On Saturday, the U.K. will begin to enforce the amended Directive on Privacy and Electronic Communications--better known as the E-Privacy Directive-which it passed last year. Meanwhile, all 27 member nations of the economic and political confederation are debating much broader draft legislation, introduced by the European Commission (E.C.) in January, which would reform and harmonize data protection laws across the E.U.

The E-Privacy Directive, which the U.K.'s Information Commissioner will begin to enforce on May 26, requires consent for all non-essential tracking of individuals as they traverse the Web, whether that tracking involves tags, cookies or other tracking technology. In other words, Websites must inform consumers in detail about any tracking that takes place on the site and obtain consent before proceeding with the tracking.
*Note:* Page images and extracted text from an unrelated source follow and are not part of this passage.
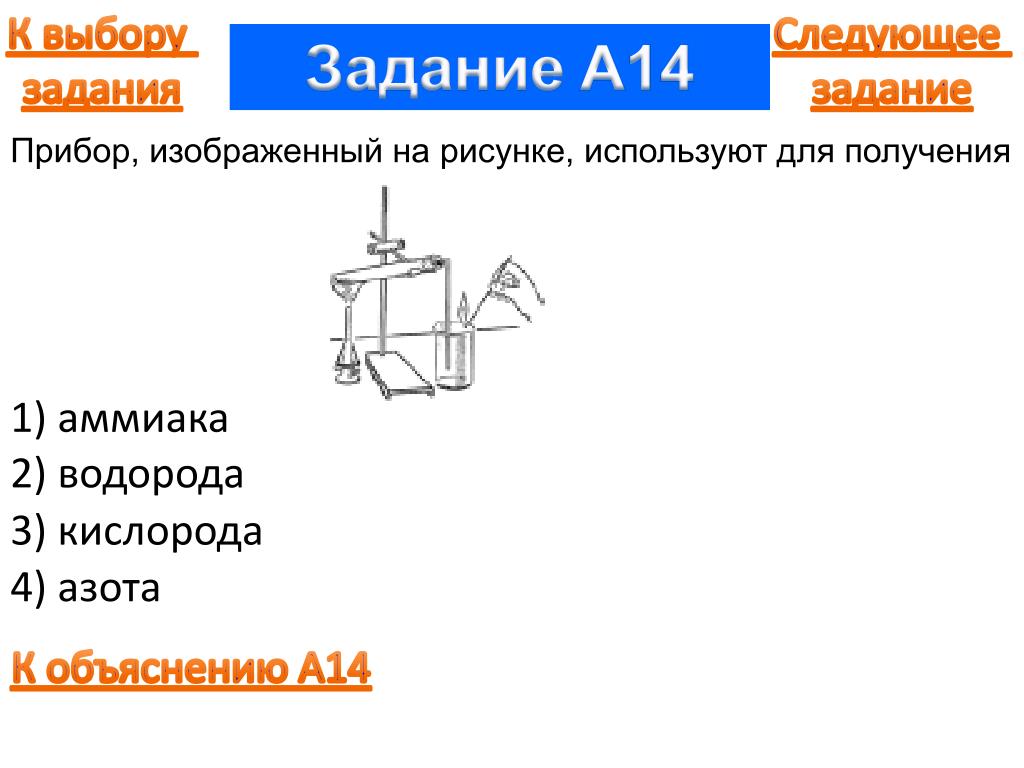 К выбору задания

Задание А14

Следующее задание

Прибор, изображенный на рисунке, используют для получения

1) аммиака
2) водорода
3) кислорода
4) азота

К объяснению А14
Like many other European data protection laws, the U.K.'s implementation of the E-Privacy Directive is an outgrowth of the Data Protection Directive, adopted by the E.C. in 1995 and intended to apply a set of common rules and safeguards for personal data throughout the member countries of the E.U. But as a 'directive' rather than a 'regulation,' it was up to the individual member countries to implement specific laws.

In the 17 years since the E.C. adopted the Directive, E.U. member states have adopted a patchwork quilt of data protection laws that vary in both language and the penalties for non-compliance. For example, when it comes to the E-Privacy Directive, some of the member countries adopted opt-in laws, others adopted opt-out laws and still others have considered annual consent procedures.